The village of Barolo (Bareu or Bareul in Piedmontese) is located in the historic region of the Langhe, in Piedmont. Set on a small plateau, in the shape of a spur, is protected by the surrounding mountains, disposed to amphitheater. Strikes of the conformation of the different positioning of its urban core with respect to the adjacent countries, placed around the top of a hill or along a ridge.

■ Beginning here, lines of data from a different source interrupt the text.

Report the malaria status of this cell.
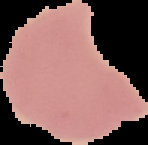

It is uninfected.

The area outside the segmented cell region is set to black. Image is 148×145 pixels. From a thin blood smear.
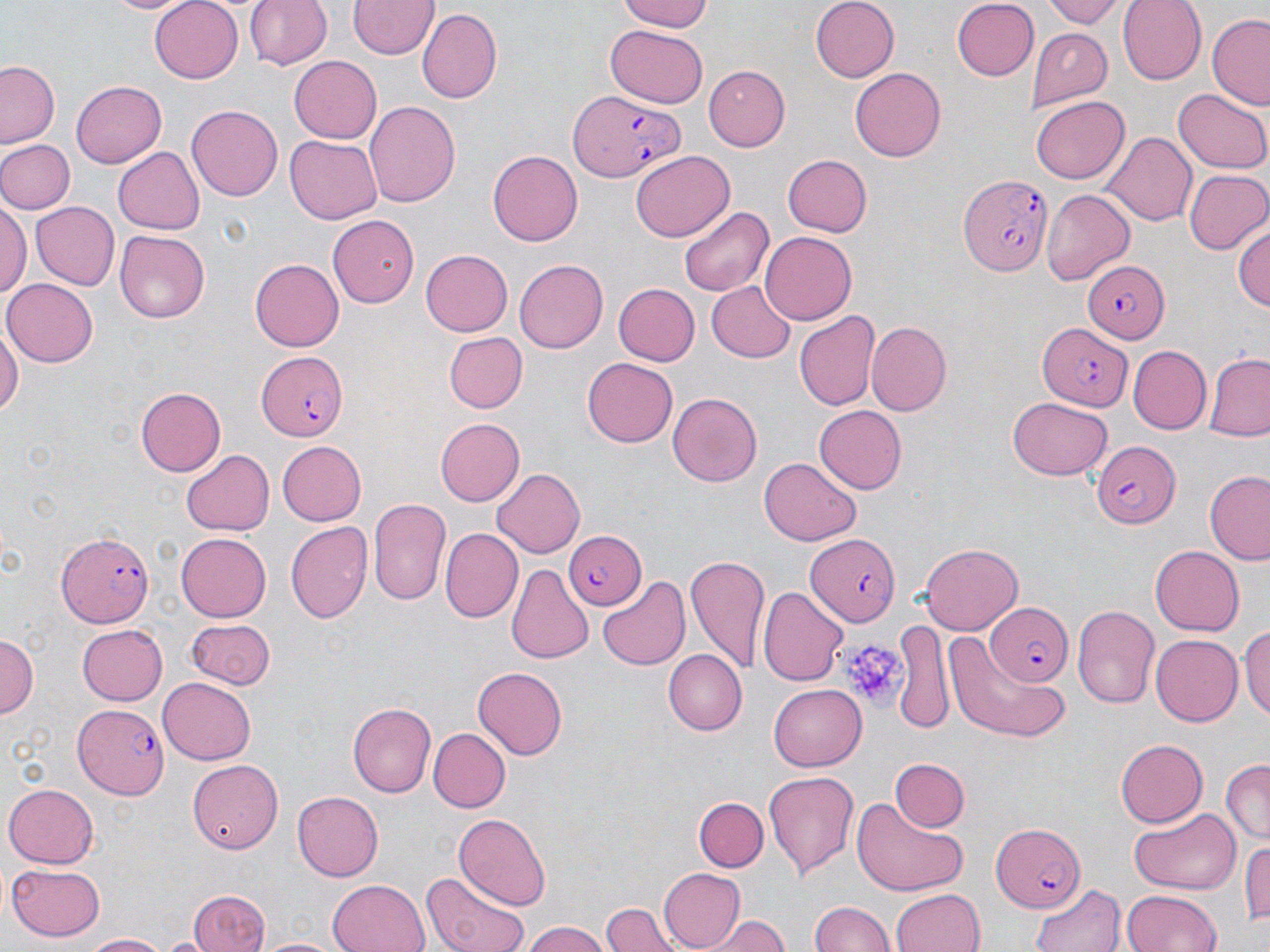
{
  "slide_level_diagnosis": "Plasmodium falciparum",
  "image_size": "1270×952 pixels",
  "magnification": "1000x",
  "platelet_locations": "approximate bounding boxes as named x1/y1/x2/y2 corners in pixels: (x1=838, y1=633, x2=905, y2=713)",
  "field_of_view": "single",
  "stain": "May-Grünwald-Giemsa",
  "uninfected_red_blood_cell_locations": "approximate bounding boxes as named x1/y1/x2/y2 corners in pixels: (x1=104, y1=0, x2=195, y2=16), (x1=148, y1=0, x2=245, y2=83), (x1=247, y1=0, x2=332, y2=72), (x1=614, y1=0, x2=716, y2=32), (x1=808, y1=0, x2=899, y2=83), (x1=950, y1=0, x2=1036, y2=79), (x1=1043, y1=0, x2=1127, y2=26), (x1=1120, y1=0, x2=1205, y2=84), (x1=350, y1=1, x2=438, y2=60), (x1=418, y1=9, x2=502, y2=104), (x1=1208, y1=15, x2=1270, y2=107), (x1=605, y1=25, x2=709, y2=108), (x1=1030, y1=29, x2=1111, y2=108), (x1=290, y1=56, x2=382, y2=143), (x1=1, y1=60, x2=62, y2=148), (x1=703, y1=65, x2=791, y2=150), (x1=850, y1=68, x2=946, y2=161), (x1=71, y1=79, x2=166, y2=166), (x1=1173, y1=86, x2=1270, y2=173), (x1=1031, y1=95, x2=1131, y2=184), (x1=364, y1=102, x2=461, y2=209), (x1=186, y1=105, x2=281, y2=202), (x1=1103, y1=131, x2=1195, y2=227), (x1=286, y1=133, x2=384, y2=224), (x1=0, y1=138, x2=74, y2=214), (x1=111, y1=147, x2=205, y2=235), (x1=629, y1=150, x2=736, y2=240), (x1=487, y1=151, x2=583, y2=246), (x1=783, y1=154, x2=872, y2=237), (x1=1183, y1=169, x2=1270, y2=255), (x1=1040, y1=185, x2=1134, y2=284), (x1=1, y1=198, x2=29, y2=297), (x1=29, y1=202, x2=118, y2=290), (x1=677, y1=204, x2=775, y2=298), (x1=327, y1=214, x2=419, y2=309), (x1=1233, y1=219, x2=1269, y2=313), (x1=114, y1=230, x2=209, y2=322), (x1=757, y1=231, x2=855, y2=325), (x1=421, y1=250, x2=512, y2=336), (x1=514, y1=257, x2=610, y2=353), (x1=249, y1=258, x2=344, y2=352), (x1=4, y1=278, x2=98, y2=365), (x1=708, y1=281, x2=798, y2=361), (x1=613, y1=283, x2=700, y2=366), (x1=794, y1=311, x2=879, y2=412), (x1=0, y1=318, x2=21, y2=424), (x1=866, y1=322, x2=951, y2=417), (x1=443, y1=331, x2=526, y2=411), (x1=1128, y1=345, x2=1212, y2=432), (x1=1204, y1=354, x2=1270, y2=440), (x1=581, y1=358, x2=678, y2=448), (x1=136, y1=387, x2=226, y2=476), (x1=667, y1=391, x2=764, y2=486), (x1=1009, y1=396, x2=1112, y2=479), (x1=815, y1=405, x2=907, y2=494), (x1=435, y1=418, x2=525, y2=505), (x1=277, y1=440, x2=367, y2=525), (x1=182, y1=448, x2=274, y2=536), (x1=759, y1=455, x2=861, y2=544), (x1=492, y1=467, x2=588, y2=558), (x1=1204, y1=470, x2=1270, y2=564), (x1=368, y1=497, x2=451, y2=608), (x1=285, y1=521, x2=373, y2=624), (x1=439, y1=530, x2=522, y2=622), (x1=175, y1=532, x2=270, y2=622), (x1=920, y1=544, x2=1026, y2=633), (x1=1150, y1=545, x2=1246, y2=635), (x1=686, y1=553, x2=771, y2=673), (x1=505, y1=563, x2=593, y2=666), (x1=597, y1=576, x2=691, y2=673), (x1=760, y1=586, x2=848, y2=683), (x1=1072, y1=604, x2=1160, y2=708), (x1=182, y1=616, x2=276, y2=691), (x1=893, y1=618, x2=951, y2=734), (x1=1241, y1=621, x2=1270, y2=725), (x1=75, y1=623, x2=167, y2=705), (x1=1151, y1=632, x2=1243, y2=724), (x1=0, y1=633, x2=38, y2=722), (x1=946, y1=633, x2=1066, y2=740), (x1=662, y1=649, x2=747, y2=734), (x1=472, y1=668, x2=565, y2=759), (x1=158, y1=676, x2=255, y2=764), (x1=769, y1=682, x2=866, y2=767), (x1=347, y1=701, x2=435, y2=798), (x1=427, y1=726, x2=510, y2=812), (x1=1115, y1=739, x2=1210, y2=827), (x1=888, y1=758, x2=968, y2=833), (x1=184, y1=759, x2=281, y2=853), (x1=1221, y1=760, x2=1270, y2=845), (x1=763, y1=770, x2=860, y2=879), (x1=3, y1=784, x2=101, y2=868), (x1=292, y1=791, x2=384, y2=880), (x1=695, y1=795, x2=767, y2=871), (x1=850, y1=796, x2=970, y2=897), (x1=1126, y1=805, x2=1239, y2=893), (x1=454, y1=811, x2=551, y2=908), (x1=1244, y1=837, x2=1270, y2=928), (x1=7, y1=863, x2=105, y2=940), (x1=658, y1=868, x2=746, y2=948), (x1=418, y1=872, x2=531, y2=952), (x1=327, y1=879, x2=431, y2=952), (x1=1027, y1=881, x2=1125, y2=952), (x1=891, y1=888, x2=987, y2=952), (x1=186, y1=890, x2=272, y2=952), (x1=1124, y1=890, x2=1222, y2=952), (x1=809, y1=899, x2=894, y2=952), (x1=601, y1=902, x2=679, y2=952), (x1=708, y1=914, x2=789, y2=952), (x1=520, y1=924, x2=613, y2=952), (x1=79, y1=932, x2=173, y2=951), (x1=255, y1=936, x2=343, y2=952)",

There are no precise information on the origin of the village. Although the area was inhabited in prehistoric times by tribes Celto-ligures, the first settlement of which there is proof on the territory was of Barbarian origin and dating back to the Early Middle Ages. During the longobard dominion depended from Gastaldo di Diano, step is then under the County of Alba and subsequently under the brand of Turin. The original nucleus of the castle was erected in that period by Berengario I, as a defense against the Saracen raids. In 1200 the country is mentioned in the Rigestum Comunis Albe with the name of Villa Barogly. In 1250 the Falletti family, acquired all the possessions of Barolo from nearby Alba. The Falletti were a powerful family of bankers, exponents of the new bourgeoisie, which marked the destiny of Barolo and the surrounding areas. Around 1300 arrived to check up on a fifty Piedmontese feuds. In 1486 Barolo became part of the State Monferrino, then passing in 1631 Ai Savoia with the Treaty of Cherasco. Barolo then became a marquisate in 1730, the first Marquis was Gerolamo IV. After Gerolamo IV there were only two other Marchesi: Ottavio Alessandro Falletti and Carlo Tancredi, the death of the latter ruled his wife the Marchesa Juliette Colbert, which was distinguished by its brilliance and its actions in favor of the weakest. At his death in 1864 between its willingness there was the creation of the Opera Pia Barolo to which left the whole heritage of the family.
Barolo has lived since then its ups and downs, as well as the viticulture. Also here, as elsewhere, the peasant civilisation has paid his bill, fact of abandonment of their own land and emigration because of the difficult conditions of life which the phylloxera gave a significant contribution. The early years of the second world war of the twentieth century, those of Hell wonderfully described by the great writer Beppe Fenoglio were not very different in terms of hardness. In this period it was followed by another characterised by the exodus toward the city, which offered a job safer and less distress, and which lasted until the years '60: the consequence of this was another step of abandonment of the countryside, that here was however lower than in the Alta Langa and to other areas of Piedmont. The most recent years are instead making record a reverse phenomenon: young people consciously chose the profession of the winemaker, accomplice the presence of the nearby Oenological School of Alba, while older people return to do so. All this is possible thanks to the renewed interest in the wine and its interesting profitability.
Today Barolo is a country of wine in the sense of the narrow end: its presence is breathed in fact on every street corner. And the Barolo wine, which is not as all other makes of Barolo country a bit of a sort of "sacred place", which the followers of the pagan cult of wine should occasionally to pay homage with a "pilgrimage". This hope has already been translated by some years in reality, making grow slowly a tourist activity capable of giving a significant added value to the local economy. This does not seem to have altered neither the peaceful character of the gentiles here nor their pace of life. Do not be surprised therefore if Barolo, unlike other places become suddenly famous for wine, is still a country of ownership of its inhabitants: This character can be seen by visiting the baker or in pharmacy, where it is not unusual to wait for a few minutes your turn while the person in front of you lies ragguagliando the operator on the state of health of some of his beloved. In these cases don't get nervous or by the impatience but let yourself to be lulled by the rhythm, sweet as the many hills that surround this magical village.
Certainly deserves a visit the Castello dei Marchesi Falletti, inside which is housed the WiMu, the Ethnographic Museum and enology of Barolo.